I think the first question is to answer the conditional in Barry’s quote: do you have that problem? If you have threads that are running for months to years, it sounds like you don’t have any problems with memory growth.

The problem he describes is usually one of leaking memory. Python can manage its own memory just fine [1], but extensions written in other languages are more common culprits (notably C, others too). If you aren’t able to fix the memory leak because it’s someone else’s code or just too hard, then restarting the process every once in a while is a way around it.

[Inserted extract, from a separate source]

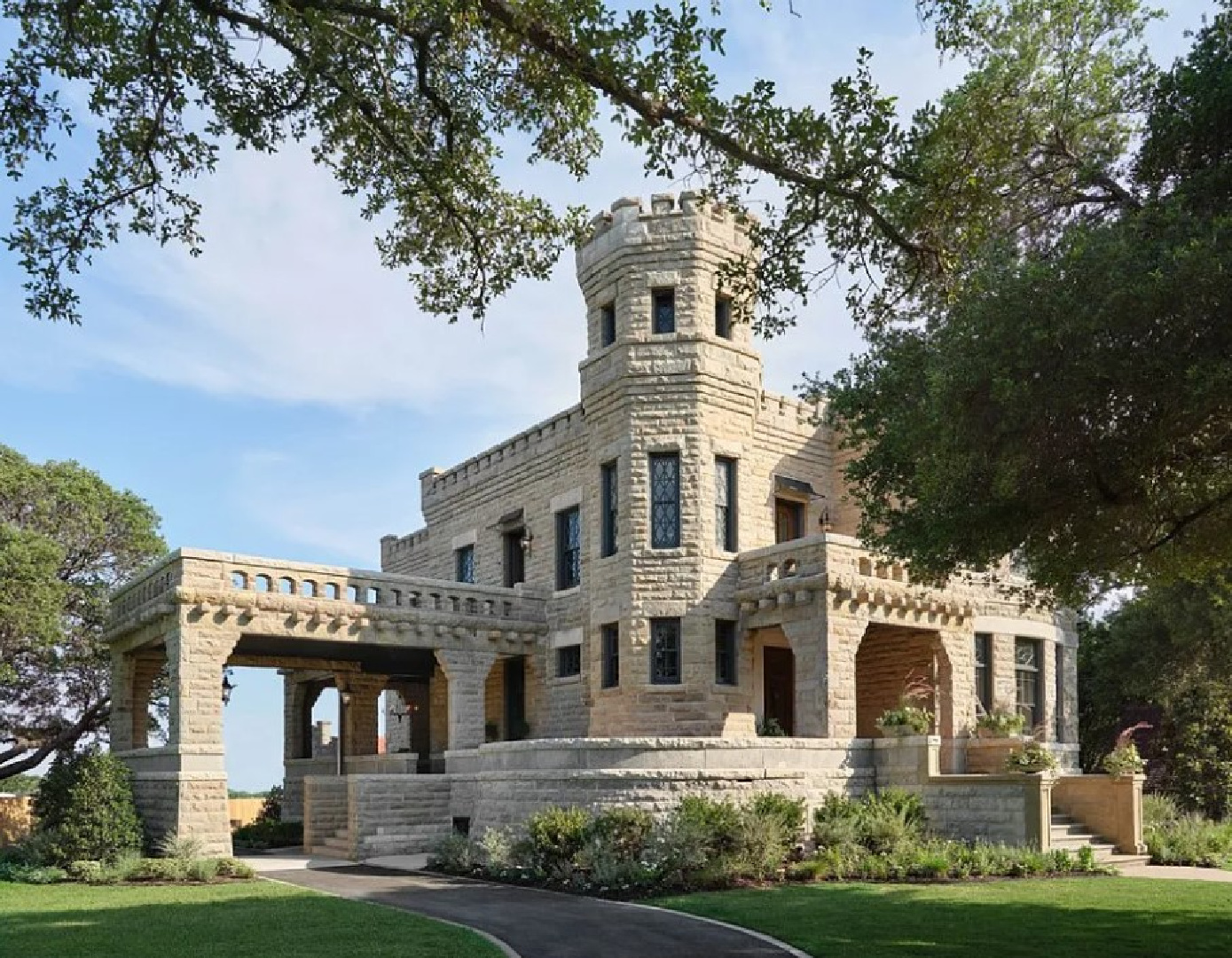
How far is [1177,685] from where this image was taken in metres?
31.9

  1. as long as you don’t hold on to stuff forever ↩︎


I’m going to throw a curveball here. Memory management is still something you may need to do manually. It’s just that certain cases are handled for you. When something is no longer used, it gets cleaned up.

The key is the ‘no longer used’. I’ve seen many times where little things wind up slowly (more/less) leaking memory. This matters more in long-running processes since the little bits add up.

Consider this (contrived) example:

from functools import cache

def add(a: int, b: int):
    return a + b

It adds numbers and caches the result. As far as the interpreter is concerned here, the cache must be fully persisted.

We can call add a few times, and it works great. The problem is my worker process calls it millions of times a minute with different value combinations. Let’s simulate that here:

import random

def get_random_number():
    return random.randint(0, 100_000_000)

for _ in range(10_000_000):
    add(get_random_number(), get_random_number())

After running that, my Python process is using almost 2 gigs of memory!

Now lets apply this same logic with a worker process (not thread yet). We could have a slow leak (or a fast one like this). When it’s really slow, its sometimes easier to just say ‘restart once a day’ or at some other interval. Typically that restart could just be a parent process killing the child and spawning a new child. That clears our leaks (for that process) and the new one can now run with less memory in use (for now at least).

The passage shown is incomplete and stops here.